LIBOR Replacement (SOFR…. so far …) and what about those zombies?
It is well known that LIBOR is going away in 2021. Much has been said and written about this fact, and the reasons for its demise, since the issue was raised in 2014. However, with the deadline looming a couple of years away, exactly what progress has been made?
The SOFR (Secured Overnight Financing Rate) is the replacement rate that has been pushed to the forefront by the Alternative Reference Rates Committee (“ARRC”) appointed by the New York Federal Reserve. This rate was first published on April 3, 2018, by the New York Federal Reserve Bank and is now published each business day at approximately 8:00 a.m. The new rate is based on an average of short term repo loans that are backed by Treasury securities.
The transition to the SOFR in the traditional lending space will require market acceptance and adaptation. In what has been hailed the first big step in the direction of such acceptance in late July, Fannie Mae sold $6,000,000,000 of adjustable rate securities with interest at the SOFR plus a small spread. While meriting a story in the Wall Street Journal, it should be noted that this particular transaction does not provide any guidance to lenders who recognize the need to “do something” with respect to existing loans already on the books that mature after the critical date in 2021.
In anticipation of LIBOR being eliminated in 2021, a transition timeline has been published; however, the primary focus now is on products other than term lending. Many lenders may take comfort in the fact that their loan documents provide that in the event the LIBOR Rate is unavailable, the lender may substitute an alternative index, which is usually some variation of Prime Rate. A couple of problems come to mind in connection with relying on this provision.

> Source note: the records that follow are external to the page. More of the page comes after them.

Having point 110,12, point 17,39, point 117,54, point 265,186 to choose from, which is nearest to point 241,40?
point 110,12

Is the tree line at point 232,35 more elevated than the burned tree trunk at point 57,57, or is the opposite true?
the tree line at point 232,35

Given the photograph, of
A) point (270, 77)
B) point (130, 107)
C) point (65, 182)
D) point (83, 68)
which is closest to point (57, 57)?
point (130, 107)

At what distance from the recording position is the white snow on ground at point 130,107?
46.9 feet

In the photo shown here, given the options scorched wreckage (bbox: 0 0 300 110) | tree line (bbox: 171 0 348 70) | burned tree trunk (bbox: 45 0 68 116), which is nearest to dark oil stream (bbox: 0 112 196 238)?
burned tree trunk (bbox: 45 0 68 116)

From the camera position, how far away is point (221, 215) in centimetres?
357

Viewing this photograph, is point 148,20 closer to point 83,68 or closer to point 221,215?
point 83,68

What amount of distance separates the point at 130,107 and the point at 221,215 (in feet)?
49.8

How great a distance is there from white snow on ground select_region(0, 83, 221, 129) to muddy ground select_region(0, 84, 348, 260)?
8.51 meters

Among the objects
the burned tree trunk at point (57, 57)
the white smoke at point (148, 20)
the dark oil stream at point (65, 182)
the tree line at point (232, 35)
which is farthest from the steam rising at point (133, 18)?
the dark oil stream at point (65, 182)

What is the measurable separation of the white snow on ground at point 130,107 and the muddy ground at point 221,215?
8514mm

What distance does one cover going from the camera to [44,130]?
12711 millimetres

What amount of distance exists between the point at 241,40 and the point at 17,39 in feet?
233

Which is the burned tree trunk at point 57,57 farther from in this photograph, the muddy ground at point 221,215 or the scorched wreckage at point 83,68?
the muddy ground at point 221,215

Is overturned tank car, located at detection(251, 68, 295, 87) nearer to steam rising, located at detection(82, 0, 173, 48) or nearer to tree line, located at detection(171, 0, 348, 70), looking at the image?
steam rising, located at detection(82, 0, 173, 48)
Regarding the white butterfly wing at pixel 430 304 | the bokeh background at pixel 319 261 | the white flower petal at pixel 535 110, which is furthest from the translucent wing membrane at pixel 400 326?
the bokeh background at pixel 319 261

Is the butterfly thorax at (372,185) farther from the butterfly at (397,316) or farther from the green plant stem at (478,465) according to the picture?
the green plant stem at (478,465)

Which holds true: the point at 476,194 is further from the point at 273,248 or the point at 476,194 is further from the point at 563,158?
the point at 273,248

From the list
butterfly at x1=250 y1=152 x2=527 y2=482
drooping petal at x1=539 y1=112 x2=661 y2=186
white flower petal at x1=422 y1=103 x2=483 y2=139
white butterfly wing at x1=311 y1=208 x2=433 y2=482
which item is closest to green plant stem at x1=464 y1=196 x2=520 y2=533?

One concern is that the current alternate rate provisions in existing loan documents were intended to address a potential short disruption (whether mechanical or otherwise) in the ability of a financial institution to obtain a LIBOR quote in the market; these provisions were never intended to be a long-term fix for any and all issues that arose. Another issue is that the SOFR is an overnight rate that does not deal with either credit risk concerns and/or stress in the credit markets. Consider that if this fall back rate was implemented today, prime rate plus any spread is going to be significantly higher than the current LIBOR, which could even be more of any issue as prime rates continue to rise. The long and the short of it is that the SOFR it is not going to be readily adopted in its current form as it does not reflect long term risk.
On a positive note, the Alternate Reference Rates Committee has implemented working groups to address business loans, variable rate notes and mortgages, and is in the process of developing a rate that can be used in the syndicated loan market. It is anticipated that the SOFR will be modified to include a one or three month rate option (as opposed to an overnight rate) and that some quantum of risk will be incorporated.
On a not so positive note, it has also been suggested that LIBOR will not completely go away in 2021, opening the door for a “Zombie rate”. The Zombie rate could take a couple of forms. One possibility that has been suggested is that a lender and a borrower could agree that on the day the last the LIBOR is published in 2021, that published rate would govern the loan going forward to its maturity date. The other way that zombies could walk the earth is that a handful of banks will continue to quote a LIBOR rate of some sort. Neither one of these scary things should come to pass, but accelerating the LIBOR replacement process will cause bankers to sleep better.